From Bash scripts to PowerShell modules — how I learned to stop worrying and love the automation.

The Problem

Every developer knows the pain: "it works on my machine." Over the years, I've encountered this problem in many forms, from inconsistent development environments to flaky CI pipelines. The root cause is always the same: infrastructure that isn't reproducible.

My Approach

My motto has always been "anything-as-code". If it can be automated, it should be. If it can be versioned, it must be.

The Evolution

Diagram

At Qwant, I built an entire Software Factory that integrated Dev, CI, QA, CDel, and CDep problem-spaces. The key insight was applying KISS and DRY principles not just to application code, but to the infrastructure itself.

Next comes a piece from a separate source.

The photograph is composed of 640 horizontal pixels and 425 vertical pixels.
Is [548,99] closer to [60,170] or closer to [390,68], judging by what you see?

At BIM&CO, I took this further by extracting core features into distributable tasks, making systems scalable by design.

The Module Mindset

My second motto — "you better make it a module" — drives how I structure everything. Each concern gets its own module:

DevPoSh (boilerplate)
├── Vagrant Module      → VM lifecycle (via [BinaryWrapper](#content/blog/binary-wrapper.md))
├── Packer Module       → Image building (via [BinaryWrapper](#content/blog/binary-wrapper.md))
├── Docker Module       → Container orchestration (via [Docker Compose Bundle](#content/blog/wrapping-docker.md))
├── Traefik Module      → Reverse proxy config
└── InfraDev Module     → Ties it all together

Each module provides specific cmdlets and completers, making the developer experience smooth and discoverable.

Lessons Learned

  1. Start with the developer experience. If your IaC isn't easy to use, nobody will use it.
  2. Module boundaries matter. Clear separation of concerns in infrastructure code is just as important as in application code.
  3. Document with code, not docs. Well-named cmdlets and tab-completers are the best documentation.
  4. Test your infrastructure. If you can test your app, you can test your infra.

What's Next

I'm currently working on bridging the gap between my PowerShell-based stack and Kubernetes, with the end goal of adding support for .NET Aspire. The idea is to have a seamless pipeline from local development all the way to production orchestration.


This article reflects my personal experience and opinions on infrastructure automation. Your mileage may vary, but the principles are universal.